> DÉFI 1
Restituez à l'identique le passage de l'article sur la leçon de droit international de Ban Ki-moon, de « peuvent-ils se revendiquer » à « Internationale. ».

> TEXTE FOURNI
'''

Les
actualités du droit
Ban Ki-moon fait
une leçon de droit international à Obama
Gilles Devers
Mercredi 4 septembre 2013
Alors que Barack et François s’apprêtent
à mettre leur treillis pour punir
Bachar, Ban Ki-moon a rencontré la
presse au siège de l’ONU pour dire que
cette « punition » serait une grave
violation du droit international. Un
rappel de base, mais les bandits
internationaux se croient les plus
forts… Or, si les armes gagnent les
batailles, aucune victoire n’est durable
sans le droit. Toute l’histoire le
prouve.
1/ L’ONU est le gardien du droit
international
Si on parle de droit international, il
n’est pas de meilleure source que le
droit de l’ONU, et le respect du droit
s’apprécie de manière simple : par le
respect des textes.
Les Etats-Unis (Amérique du Nord)
peuvent-ils se revendiquer du droit
international ? Non, et pour une bonne
raison : ils n’acceptent aucun traité
contraignant. Ils refusent de ratifier
le protocole du Pacte de 1966 sur les
droits civils et politiques qui permet
aux personnes contestant leur jugement
de saisi le Comité des Droits de l’Homme
de l’ONU, le statut de la Cour
Interaméricaine des Droits de l’Homme,
et le statut de la Cour Pénale
Internationale.
Sur le plan technique, c’est ce refus de
la confrontation aux principes du droit
international qui est la cause de la
galère des détenus de Guantanamo : ils
n’ont de recours que devant le juge
national, la Cour suprême (bien
blanche), qui cautionne la violation
des droits et réinvente les principes du
droit pour un usage domestique. Un peu
comme si on supprimait la CEDH, cette
très efficace cour à laquelle se soumet
la Russie.
Aussi, désolé si ça fait déprimer les
fins penseurs du Monde (Occidental),
mais la Russie se place sous le contrôle
du droit international, et peut donc en
parler, alors que les Etats-Unis
refusent ce contrôle, qui conduirait à
des cascades de procès pour les
exactions commises.
Obama parle d’un « pays leader », qui
aurait donc plus de droit que les
autres, et qui pourrait notamment
agresser la Syrie pour la « punir ». Sur
cette affaire, Obama peut d’autant moins
se revendiquer du monde du droit qu’il
n’a pas les cuisses propres : on peut
lui rappeler des ravages de l’agent
orange au Vietnam. Les victimes
attendent toujours une indemnisation.
2/ Le seul processus valable, par l’ONU
Refus de la « punition »

'''

> DONNÉES AFFICHÉES
'''

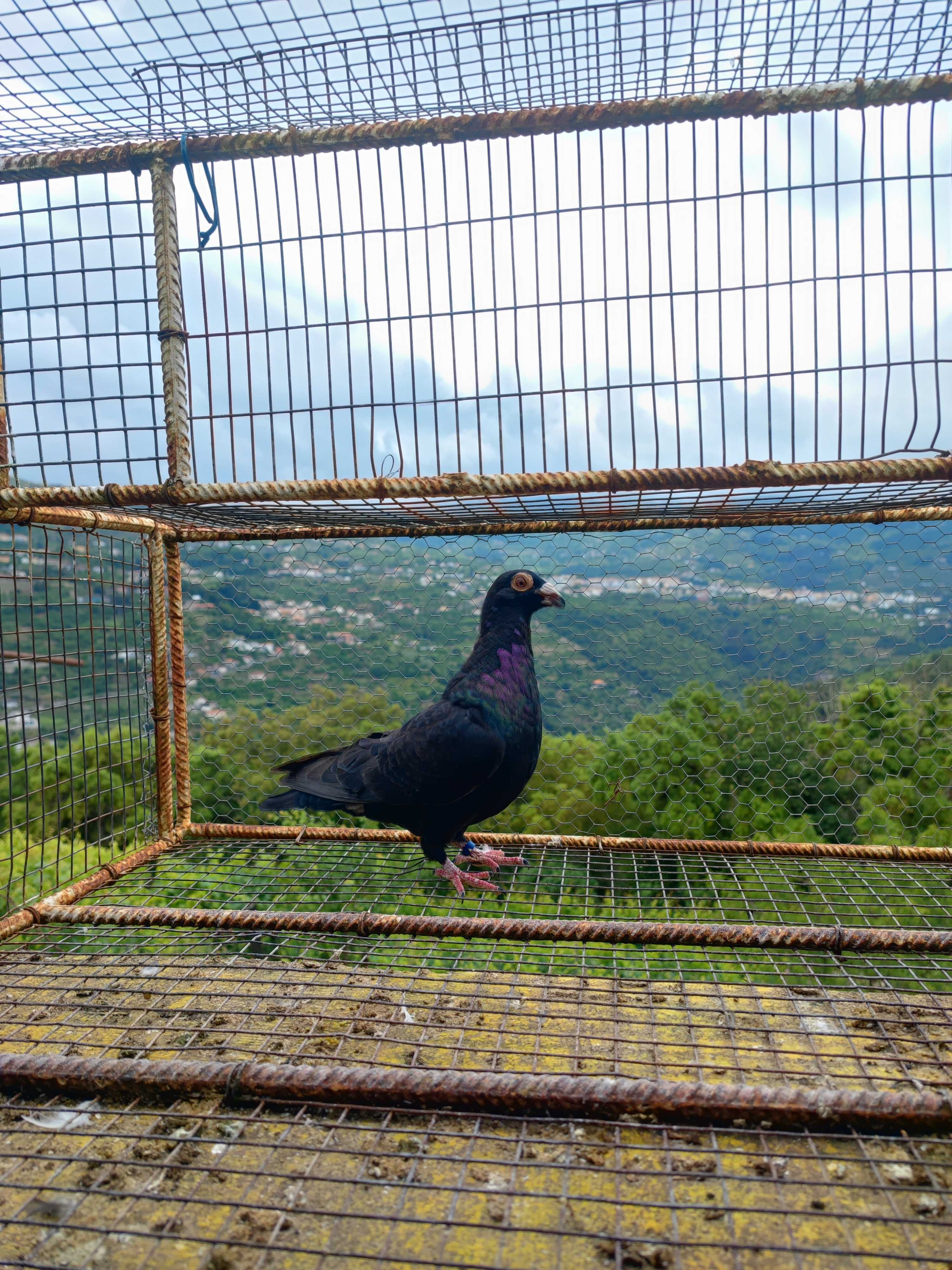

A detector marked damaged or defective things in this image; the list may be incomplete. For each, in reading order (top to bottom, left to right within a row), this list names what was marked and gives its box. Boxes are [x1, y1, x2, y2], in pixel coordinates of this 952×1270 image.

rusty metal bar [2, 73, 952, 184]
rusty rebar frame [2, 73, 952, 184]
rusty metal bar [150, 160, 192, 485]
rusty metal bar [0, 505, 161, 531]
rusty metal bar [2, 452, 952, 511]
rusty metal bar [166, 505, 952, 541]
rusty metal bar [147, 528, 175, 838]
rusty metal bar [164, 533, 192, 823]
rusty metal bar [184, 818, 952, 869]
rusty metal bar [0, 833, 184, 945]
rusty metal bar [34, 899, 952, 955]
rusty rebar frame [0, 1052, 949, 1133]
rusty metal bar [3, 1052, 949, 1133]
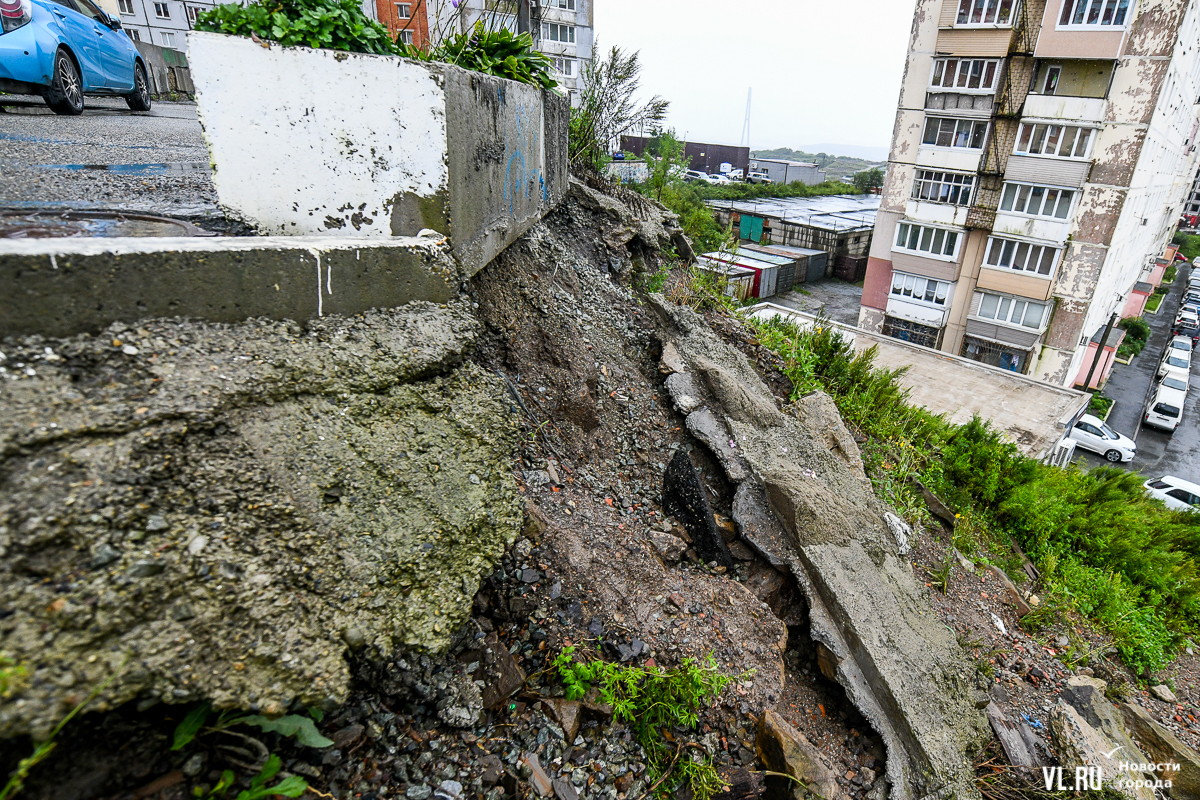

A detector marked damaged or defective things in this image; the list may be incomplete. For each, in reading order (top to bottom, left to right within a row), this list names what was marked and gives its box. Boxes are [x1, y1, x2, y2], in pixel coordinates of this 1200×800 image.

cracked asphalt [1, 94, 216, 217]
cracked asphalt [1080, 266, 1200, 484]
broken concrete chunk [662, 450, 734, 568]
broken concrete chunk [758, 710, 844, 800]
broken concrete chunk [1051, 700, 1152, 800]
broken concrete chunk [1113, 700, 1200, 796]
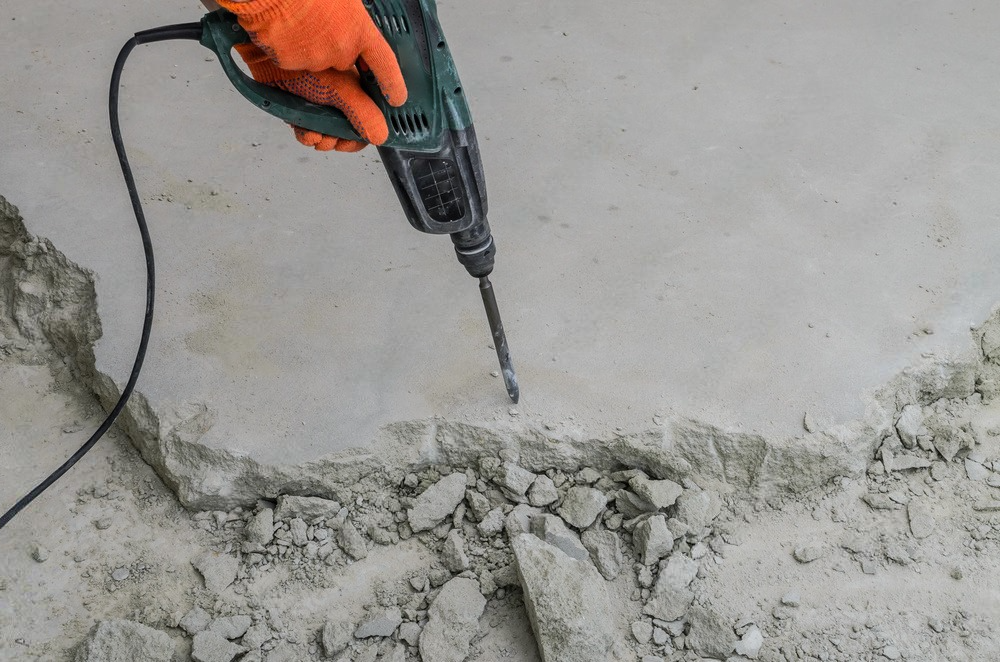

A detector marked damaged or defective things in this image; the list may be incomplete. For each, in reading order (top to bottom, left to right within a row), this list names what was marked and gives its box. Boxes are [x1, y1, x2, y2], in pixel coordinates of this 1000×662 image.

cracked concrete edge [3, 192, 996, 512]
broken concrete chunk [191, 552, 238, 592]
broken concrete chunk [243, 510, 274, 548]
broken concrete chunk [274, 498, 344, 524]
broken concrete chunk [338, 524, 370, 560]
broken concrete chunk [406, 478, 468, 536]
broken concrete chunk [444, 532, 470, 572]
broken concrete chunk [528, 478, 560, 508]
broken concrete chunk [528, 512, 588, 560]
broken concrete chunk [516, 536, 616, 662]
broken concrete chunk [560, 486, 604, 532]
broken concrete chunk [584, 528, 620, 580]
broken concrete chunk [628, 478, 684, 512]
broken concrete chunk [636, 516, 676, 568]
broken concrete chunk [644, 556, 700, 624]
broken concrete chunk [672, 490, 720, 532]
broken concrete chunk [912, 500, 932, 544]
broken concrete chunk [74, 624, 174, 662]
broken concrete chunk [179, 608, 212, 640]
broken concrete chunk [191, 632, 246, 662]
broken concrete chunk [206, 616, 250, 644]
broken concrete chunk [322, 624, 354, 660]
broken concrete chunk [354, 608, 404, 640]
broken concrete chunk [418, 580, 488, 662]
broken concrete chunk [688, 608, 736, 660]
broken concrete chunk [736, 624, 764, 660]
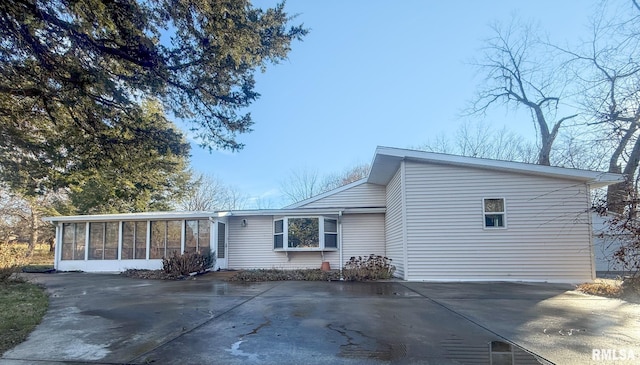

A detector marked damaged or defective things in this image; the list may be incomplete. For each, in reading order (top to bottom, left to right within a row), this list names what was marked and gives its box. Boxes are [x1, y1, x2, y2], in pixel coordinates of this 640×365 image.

'''
'''

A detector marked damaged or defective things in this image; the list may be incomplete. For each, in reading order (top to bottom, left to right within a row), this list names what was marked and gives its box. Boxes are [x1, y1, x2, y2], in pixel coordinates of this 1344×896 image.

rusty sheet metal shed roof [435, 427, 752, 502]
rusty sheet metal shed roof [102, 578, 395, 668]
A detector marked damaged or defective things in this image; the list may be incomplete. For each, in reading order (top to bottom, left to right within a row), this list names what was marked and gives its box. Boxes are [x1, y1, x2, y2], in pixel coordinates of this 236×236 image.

'''
'''

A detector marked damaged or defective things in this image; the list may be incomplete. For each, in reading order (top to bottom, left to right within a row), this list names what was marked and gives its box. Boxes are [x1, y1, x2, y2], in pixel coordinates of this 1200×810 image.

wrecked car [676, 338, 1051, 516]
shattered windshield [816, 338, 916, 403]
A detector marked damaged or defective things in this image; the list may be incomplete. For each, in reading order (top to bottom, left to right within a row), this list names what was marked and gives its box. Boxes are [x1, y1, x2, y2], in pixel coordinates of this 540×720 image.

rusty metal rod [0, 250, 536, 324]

'''

> DÉFI 2
Recopiez à l'identique, parmi les enregistrements, uniquement les lignes allant de celle qui contient « this 540×720 image. » à celle qui contient « rusty metal rod [0, 250, 536, 324] », ces deux lignes comprises.

> BONNE RÉPONSE 1
peuvent-ils se revendiquer du droit
international ? Non, et pour une bonne
raison : ils n’acceptent aucun traité
contraignant. Ils refusent de ratifier
le protocole du Pacte de 1966 sur les
droits civils et politiques qui permet
aux personnes contestant leur jugement
de saisi le Comité des Droits de l’Homme
de l’ONU, le statut de la Cour
Interaméricaine des Droits de l’Homme,
et le statut de la Cour Pénale
Internationale.

> BONNE RÉPONSE 2
A detector marked damaged or defective things in this image; the list may be incomplete. For each, in reading order (top to bottom, left to right within a row), this list names what was marked and gives its box. Boxes are [x1, y1, x2, y2], in pixel coordinates of this 540×720 image.

rusty metal rod [0, 250, 536, 324]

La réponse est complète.